We judge a fiduciary’s actions based upon information available to the fiduciary at the time of each investment decision and not from the vantage point of hindsight[.] Accordingly,we cannot rely, after the fact, on the magnitude of the decrease in the relevant investment’s price; rather, we must consider the extent to which plan fiduciaries at a given point in time reasonably could have predicted the outcome that followed. In other words, as the Court of Appeals for the Third Circuit has nicely summarized, this standard “focus[es] on a fiduciary’s conduct in arriving at an investment decision, not on its results, and ask[s] whether a fiduciary employed the appropriate methods to investigate and determine the merits of a particular investment.” [brackets and quotation marks omitted]

With that in mind, the court examining what a complaint alleging a breach of fiduciary duty had to allege to properly state a claim. In general, the complaint must base the claim on one of two types of allegations: (1) factual allegations relating directly to the fiduciary’s knowledge, methods or investigations at the relevant times; or (2) circumstantial factual allegations which, if proved, would show that an adequate investigation would have revealed the imprudence of the investment to a reasonable fiduciary. St. Vincent’s complaint did neither.

St. Vincent’s did not allege any facts about the investigation or analysis that Morgan Stanley actually used in deciding to invest in the mortgage-backed securities. And, the court held, there were insufficient facts alleged to allow a conclusion that, at the time the investments were made, a reasonable fiduciary would have known they were imprudent.

For example, the court held it insufficient to allege that the plan held mortgage-backed securities issued by companies like Countrywide that suffered significant decline in value in 2007. There was no circumstantial evidence about the initial decision to make those investments. The fact that a security declines in value merely indicates, in hindsight, that it was a bad investment. Moreover, it is not necessarily imprudent not to sell investments that are rapidly declining in value. The court held that such a decline would be cause for investigation, but that St. Vincent’s did not allege that Morgan Stanley failed to investigate when the decline began, or that its investigation was inadequate. There might be prudent reasons for not selling securities that were now allegedly worthless.

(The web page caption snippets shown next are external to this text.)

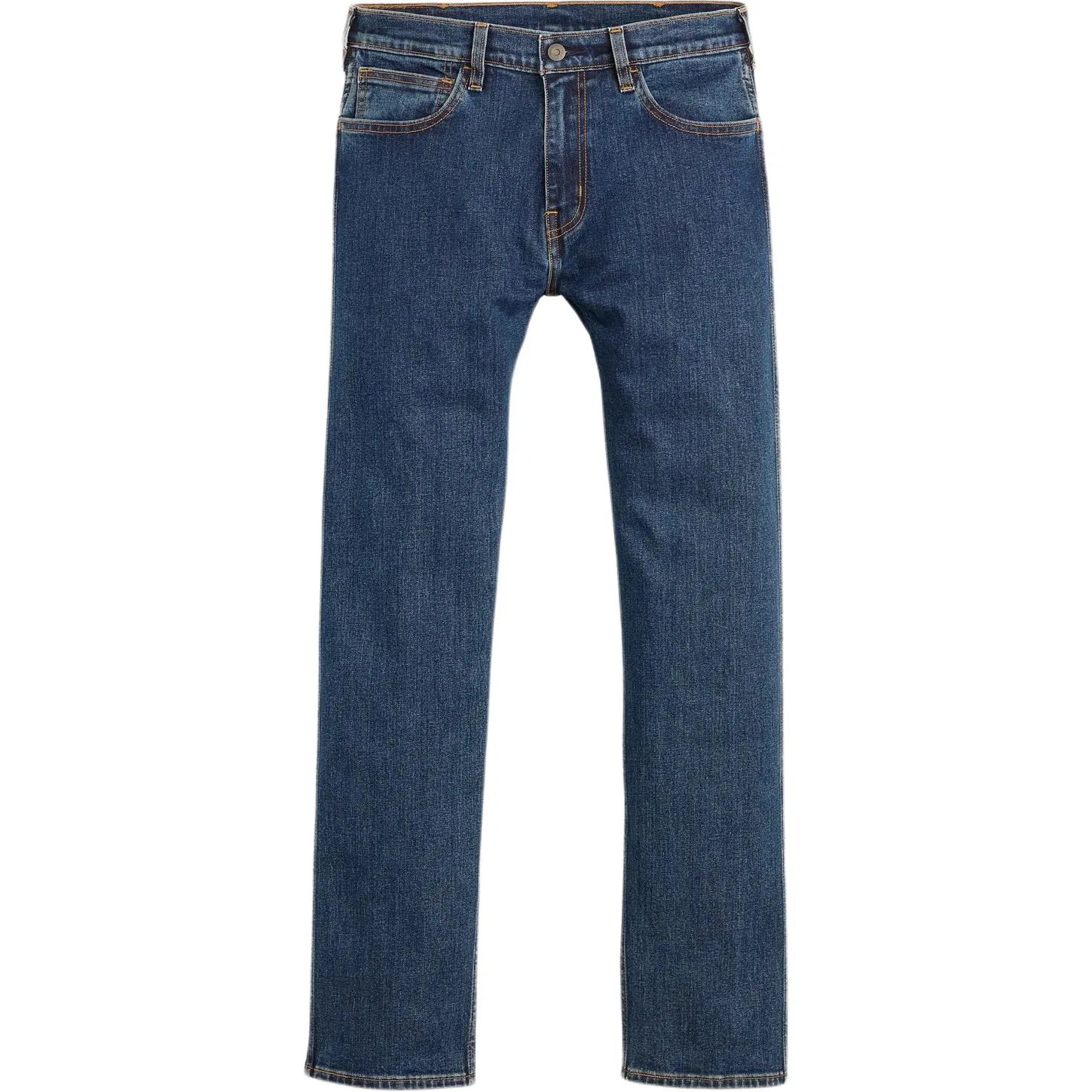 Мужские джинсы прямого кроя Navy Blue Levis
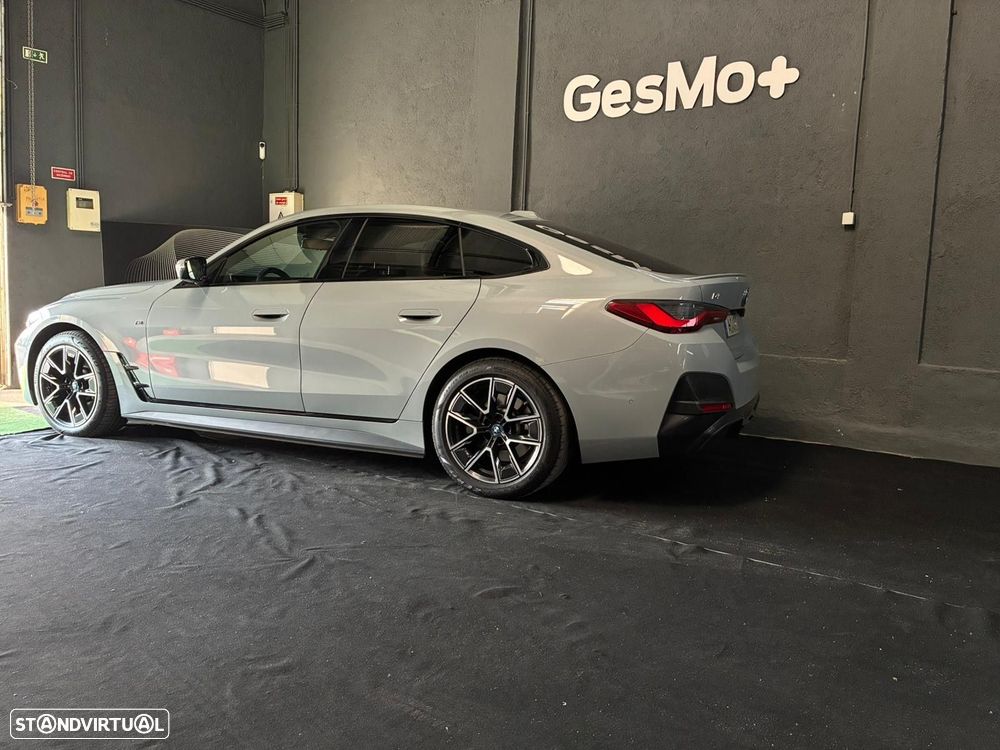 BMW i4 eDrive40 Pack Desportivo M - 5
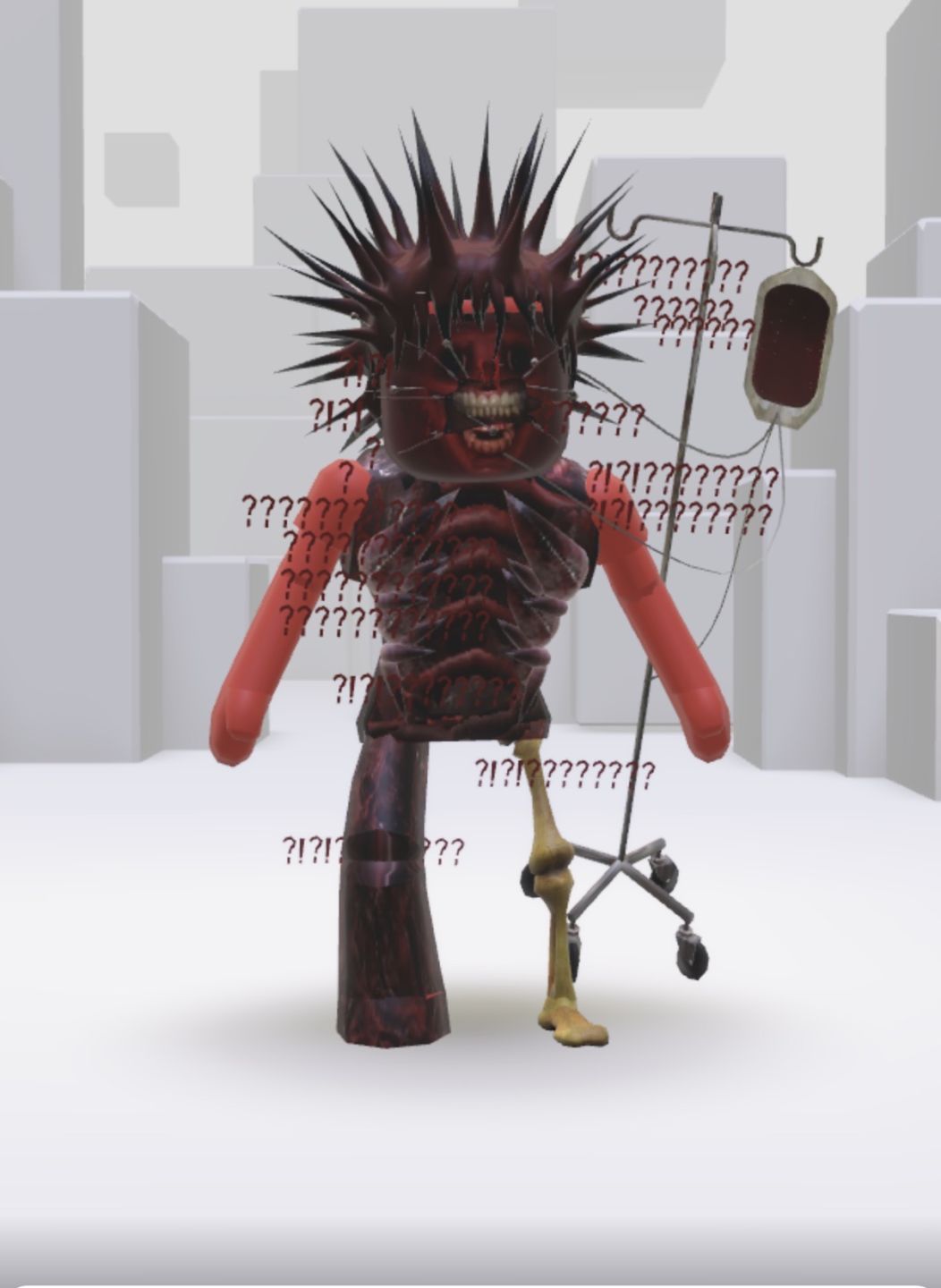 Conta de Roblox
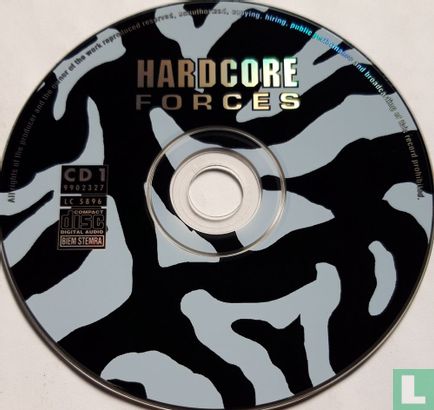 Hardcore Forces - Bild 3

The court summed up the problem with the complaint as follows:

In sum, viewing the allegations in the Amended Complaint as a whole, and drawing every reasonable inference in favor of Saint Vincent’s, the Amended Complaint does not allege facts plausibly showing that Morgan Stanley knew, or should have known, at the relevant times, that the securities held in the fixed-income Portfolio were imprudent investments. Instead, the Amended Complaint alleges imprudence by association, reasoning that because the Portfolio contained nonagency mortgage-backed securities—of which subprime mortgage-backed securities are now the most infamous type—and because the whole world knows (in hindsight) that many subprime mortgages turned out to be disastrous investments, the Portfolio’s concentration in mortgage-backed securities generally and nonagency securities in particular was imprudent. The relevant pleading standards do not permit such general accusations of imprudence, unsupported by well-pleaded factual allegations.

There is nothing particularly ground-breaking in this decision, but it is a helpful application of the modern rules of pleading to the problem of investment bubbles and their aftermath.